**Estratto del testo:**
La stessa censura é rivolta all'art. 9 della legge n. 93 dalla Provincia autonoma di Bolzano con riferimento all'art. 9, n. 10, dello statuto e anche in relazione alle peculiari esigenze derivanti nella provincia dalla proporzionale etnica e dalla parificazione delle lingue italiana e tedesca.

Infine anche la Regione Lombardia con riferimento agli artt. 117, 118, 119 e 97 della Costituzione, imputa all'art. 9 della legge n. 93 la violazione della competenza regionale in materia sanitaria, aggiungendo che le regioni risulterebbero escluse dalla delegazione della pubblica amministrazione e quindi da ogni partecipazione all'accordo sindacale.

La questione così variamente sollevata può essere unitariamente esaminata.

L'Avvocatura dello Stato, per negare la denunciata illegittimità della norma, afferma che, essendo le Unità Sanitarie Locali gestite dalle regioni per disposizione del d.P.R. 20 dicembre 1979, n. 761 e dell'art. 47 della legge istitutiva del servizio sanitario nazionale, il procedimento da applicare per gli accordi sindacali per i dipendenti delle USL sia, per le regioni a statuto ordinario, quello previsto dall'art. 10 della legge n. 93.

Senonché il testo del denunciato art. 9 non consente questa interpretazione.

I dipendenti delle USL non sono dipendenti delle regioni: l'art. 9, infatti, parla di "dipendenti delle Unità Sanitarie Locali", mentre l'art. 10 si riferisce al "personale delle regioni a statuto ordinario". Né, d'altra parte, le USL possono venire assimilate a quegli enti "dipendenti dalle regioni, dei quali si tratta nello stesso art. 10 (trattandosi invece, di "una struttura operativa dei comuni, singoli o associati, e delle Comunità montane", ai sensi dell'art. 15, primo comma, della legge n. 833 del 1978). Pertanto il procedimento richiamato dall'art. 9 risulta non quello dell'art. 10, ma quello centralizzato che l'art. 8 prescrive per i dipendenti dei comuni e delle province e che si conclude col decreto presidenziale di cui all'ultimo comma dell'art. 6 della legge n. 93.

Il procedimento esclude, quindi, le regioni e viola lo spazio di competenza che la Costituzione riserva loro nella materia. Spazio che la Corte (sent. n. 307 del 1983), affermando che "l'ente deputato alla supervisione delle esigenze rappresentate dalle Unità Sanitarie Locali per l'assunzione di personale in deroga al blocco vigente per l'anno 1983, ed alla conseguente emanazione, ricorrendone i presupposti, di puntuali provvedimenti autorizzativi, non può essere altri che la regione territorialmente competente", ha riconosciuto alle regioni in virtù della loro autonomia, dichiarando in conseguenza la illegittimità costituzionale dell'art. 9, quarto comma, della legge 26 aprile 1983, n. 130, "nella parte in cui non prevede che siano le regioni - anziché il Presidente del Consiglio dei ministri, sentito il Ministro del Tesoro - a determinare, valutate le eventuali necessità, i singoli casi in cui sia indispensabile procedere ad assunzione di personale nelle Unità Sanitarie Locali esistenti nell'ambito territoriale di rispettiva competenza, ferme restando le funzioni di indirizzo e coordinamento previste dall'art. 5 della legge 23 dicembre 1978, n. 833".

**Dati archiviati:**

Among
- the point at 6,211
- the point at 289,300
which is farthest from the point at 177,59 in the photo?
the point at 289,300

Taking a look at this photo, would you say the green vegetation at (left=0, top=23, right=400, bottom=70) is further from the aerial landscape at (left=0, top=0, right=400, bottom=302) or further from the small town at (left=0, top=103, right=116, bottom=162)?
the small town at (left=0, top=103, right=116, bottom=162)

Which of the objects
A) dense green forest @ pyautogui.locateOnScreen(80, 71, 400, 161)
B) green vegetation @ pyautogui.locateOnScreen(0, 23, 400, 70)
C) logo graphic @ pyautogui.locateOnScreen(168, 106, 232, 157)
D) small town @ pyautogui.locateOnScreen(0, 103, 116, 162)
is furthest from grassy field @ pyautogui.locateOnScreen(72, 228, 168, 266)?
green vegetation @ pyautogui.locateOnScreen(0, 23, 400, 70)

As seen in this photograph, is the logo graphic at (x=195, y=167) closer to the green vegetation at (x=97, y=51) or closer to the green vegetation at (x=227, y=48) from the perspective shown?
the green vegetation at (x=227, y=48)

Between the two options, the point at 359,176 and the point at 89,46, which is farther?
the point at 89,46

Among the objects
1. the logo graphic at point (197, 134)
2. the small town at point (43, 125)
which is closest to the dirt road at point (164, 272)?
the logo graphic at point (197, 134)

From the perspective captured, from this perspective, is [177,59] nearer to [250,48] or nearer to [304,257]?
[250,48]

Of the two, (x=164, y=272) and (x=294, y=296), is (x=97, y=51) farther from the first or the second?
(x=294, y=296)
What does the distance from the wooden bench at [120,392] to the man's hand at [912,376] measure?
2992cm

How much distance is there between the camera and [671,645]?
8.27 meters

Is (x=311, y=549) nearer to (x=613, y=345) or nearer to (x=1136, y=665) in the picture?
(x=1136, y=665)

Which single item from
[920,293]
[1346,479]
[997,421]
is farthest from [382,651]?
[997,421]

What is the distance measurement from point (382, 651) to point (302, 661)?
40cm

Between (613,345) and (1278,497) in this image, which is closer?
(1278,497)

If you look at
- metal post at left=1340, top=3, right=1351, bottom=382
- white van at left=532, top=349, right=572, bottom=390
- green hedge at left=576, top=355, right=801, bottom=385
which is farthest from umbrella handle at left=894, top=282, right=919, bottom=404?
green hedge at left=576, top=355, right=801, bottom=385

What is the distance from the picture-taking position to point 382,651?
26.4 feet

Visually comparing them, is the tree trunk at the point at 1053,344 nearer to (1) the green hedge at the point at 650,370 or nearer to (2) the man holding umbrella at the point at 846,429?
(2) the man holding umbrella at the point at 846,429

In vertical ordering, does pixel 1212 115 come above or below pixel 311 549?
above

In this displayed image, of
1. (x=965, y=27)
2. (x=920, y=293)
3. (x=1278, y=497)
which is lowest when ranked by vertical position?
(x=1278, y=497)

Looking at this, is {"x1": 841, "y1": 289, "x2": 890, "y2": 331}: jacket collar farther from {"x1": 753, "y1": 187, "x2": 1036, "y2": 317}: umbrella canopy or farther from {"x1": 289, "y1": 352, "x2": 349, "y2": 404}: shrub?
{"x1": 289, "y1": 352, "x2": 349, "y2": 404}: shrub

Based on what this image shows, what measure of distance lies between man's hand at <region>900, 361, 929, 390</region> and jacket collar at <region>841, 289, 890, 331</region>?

**Compito da svolgere:** Secondo l'estratto del testo, che cosa sono le Unità Sanitarie Locali ai sensi dell'art. 15, primo comma, della legge n. 833 del 1978?

**Soluzione del problema:** Sono una struttura operativa dei comuni, singoli o associati, e delle Comunità montane.